Ловушки, мучители и жертвы…

«Да над пропастью – по самому по краю я коней своих нагайкою стегаю, погоняю»… – песня Высоцкого вспомнилась… русские песни – всегда в помощь.

Над многими пропастями ходила моя Лю Лю… по самому по краешку…

Ведь на самом деле я тоже постоянно играла многие роли. Правда, не настолько изошрённо-непонятные, какие – похоже – вскорости сыграет мой загадочный принц.

Мои-то были простенькие: раскрутить на откровения, закинуть задушевный крючочек куда-нить пониже печени и вытащить оттуда романтическую беседу – в милом ресторанчике, на берегу какого-нибудь океана, моря, или хотя бы залива, а потом свалить, поблагодарив за красивый вечер.

Обычная бабская игра.

За исключением одной детали: бабы ищут принца, а я всегда искала всего лишь слушателя. Неважно кого и при каком достатке, важным являлось условие – переносить мои нескончаемые рассказы с выражением, что называется, глубокого сочувствия и понимания. А ещё лучше – способствовать тому, чтобы я изливала душу.

А если бы кто-то захотел обворожить меня сам? А не так, чтобы отдалась в знак благодарности, по типу – «она меня за муки полюбила, а я её за состраданье к ним»…

Когда ответно – за сострадание – тогда следовало всего лишь много слушать.

А если без этого условия? – Тогда нужно было отлично танцевать. Умело двигать попой! В осмысленном ритме, играя положенную роль. Тогда я поймалась бы – обязательно поймалась! А безусловно: пойматься без какой-то причины или цели – мне ещё ни разу не довелось.

А какую роль положено играть принцам? Настоящему принцу?

Ну, пусть изображает Казанову, мне нравится Казанова, обходительный, всё-всё понимающий, и конечно, очень умный. Уж Казанова-то знал, что не стоит открыто насмехаться над доверчивой влюблённой дурой!

Дуры ещё очень и очень могут пригодиться. Поскольку на дурах вся земля держится. Это дуры рожают, не имея никакой гарантии за будущую поддержку, получат ли её от закутившего с тоски или спьяну мужичка… Дуры терпят всякие выходки, любят несмотря ни на что. Прощают своих оболтусов: больших или малых… Выносят оскорбления, недоверие… Он ей прямо – дулю в морду, а она же дура – не понимает, думает, с ней так любятся…

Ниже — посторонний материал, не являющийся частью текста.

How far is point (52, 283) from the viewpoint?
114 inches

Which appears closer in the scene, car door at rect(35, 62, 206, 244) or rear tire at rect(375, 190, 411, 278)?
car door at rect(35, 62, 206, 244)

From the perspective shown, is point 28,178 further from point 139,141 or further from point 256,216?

Эх! Бабская душа потёмки. И сама она в тех потёмках тонет словно муха!

Если погрузится вдруг более чем по пояс… Или на крайняк: до солнечного сплетения. А выше уже – всё… Выше – уже другое кино.

Но, однако, и мужички тоже тонут… Либо тонут – особенно русские: на дне стаканов, либо мрут – особенно русские: – молодыми…

Матвейка…

Поздравлял меня с праздниками. И особенно-обязательно – с Новым годом. Куда бы запойно-блядствующая маманька ни увезла его, – отдыхать или работать под её крылом… – она была какой-то большой шишкой по культурной части за границей… А Матвейка постоянно транжирил мамашкины денежки, будто бы даже целенаправленно. Частенько с моей помощью.

А однажды я обнаружила, что второй год от Матвея нет полуночного поздравления, обычно следующего сразу после боя Курантов. И позвонила его матери, мы были знакомы. И она рассказала, как полтора года назад Матвей умер у неё на руках. Матвею исполнилось немногим более тридцати. С детства страдал сахарным диабетом. Врачи не разрешали парню кутить.

Мамашка баловала его, единственного сына и наследника сразу двух родственных ветвей, имеющих кое-что оставить после себя. Еврейские корни… Они умели жить в Советском Союзе…

Сама-то я постоянно оговаривала парня, мол – возьмись за ум, учись, получи профессию, мол, «это нужно», «самое важное»… и прочую пургу… А он, может, знал, что умрёт молодым?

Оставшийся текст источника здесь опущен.